Il seguente racconto
è stato scritto durante un'esercitazione di narrativa tenutasi
nel corso del seminario, a cui hanno partecipato tutti gli scrittori.
LE
SCARPE DI SKENDER
Prima Skender ha dovuto
attraversare il formicaio. Le signore bionde e false bionde sgomitolavano
di fronte al negozio di moda con la scritta "saldi" in grosse
lettere rosse su entrambe le vetrine. A ogni passo doveva ripetere "permesso"
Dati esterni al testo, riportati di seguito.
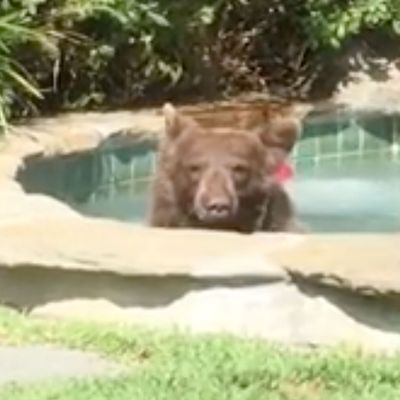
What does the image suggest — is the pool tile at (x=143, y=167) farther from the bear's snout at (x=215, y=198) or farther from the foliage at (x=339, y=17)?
the bear's snout at (x=215, y=198)

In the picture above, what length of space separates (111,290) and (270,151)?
5.05 feet

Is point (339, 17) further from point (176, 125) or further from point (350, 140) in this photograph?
point (176, 125)

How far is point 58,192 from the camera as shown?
10.8 meters

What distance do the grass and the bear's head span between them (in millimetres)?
1212

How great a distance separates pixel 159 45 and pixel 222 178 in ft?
17.1

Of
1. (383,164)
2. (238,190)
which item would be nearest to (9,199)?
(238,190)

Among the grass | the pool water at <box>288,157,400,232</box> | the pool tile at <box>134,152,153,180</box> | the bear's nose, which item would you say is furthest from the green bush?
the grass

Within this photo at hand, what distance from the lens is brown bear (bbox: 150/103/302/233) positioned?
794 cm

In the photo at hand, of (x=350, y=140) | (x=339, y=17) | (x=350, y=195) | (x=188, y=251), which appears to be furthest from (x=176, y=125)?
(x=339, y=17)

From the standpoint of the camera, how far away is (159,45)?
1298 centimetres

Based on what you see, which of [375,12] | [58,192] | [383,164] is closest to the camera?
[58,192]

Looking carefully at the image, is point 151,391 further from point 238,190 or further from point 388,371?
point 238,190

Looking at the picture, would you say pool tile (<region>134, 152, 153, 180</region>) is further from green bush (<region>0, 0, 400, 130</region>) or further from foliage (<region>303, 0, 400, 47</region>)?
foliage (<region>303, 0, 400, 47</region>)

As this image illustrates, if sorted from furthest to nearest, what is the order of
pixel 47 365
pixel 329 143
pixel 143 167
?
pixel 329 143
pixel 143 167
pixel 47 365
o "scusi", e anche se consapevole della presenza di qualche
bella ragazza - alcune di quelle signore avevano portato le loro figlie
per scegliere un maglione o un paio di pantaloni - Skender non osava guardarle
in faccia. Sapeva soltanto di essersi avvicinato a qualche mano curata
aggrappata alla plastica dalla borsa, o a qualche appetitosa caviglia
lattiginosa.
Uscito da quella folla profumata, Skender si è trovato di fronte
al negozio di scarpe che gli avevano segnalato. Lo ha guardato dentro:
i venditori in attesa, le cravatte ben allacciate, le scatole organizzate
una accanto all'altra come un cimitero in miniatura. Skender si è
trovato alle porte di un tempio di una religione diversa dalla sua - che
nemmeno sapeva quale fosse - e lo prende un senso di sacrilegio. Per esorcizzarlo,
tasta le sue due banconote preziose nella tasca della giacca, e prendendo
fiato entra in quello splendente salone.
- Buona sera.
- Buona sera - risponde il commesso, guardandolo da sopra gli occhiali.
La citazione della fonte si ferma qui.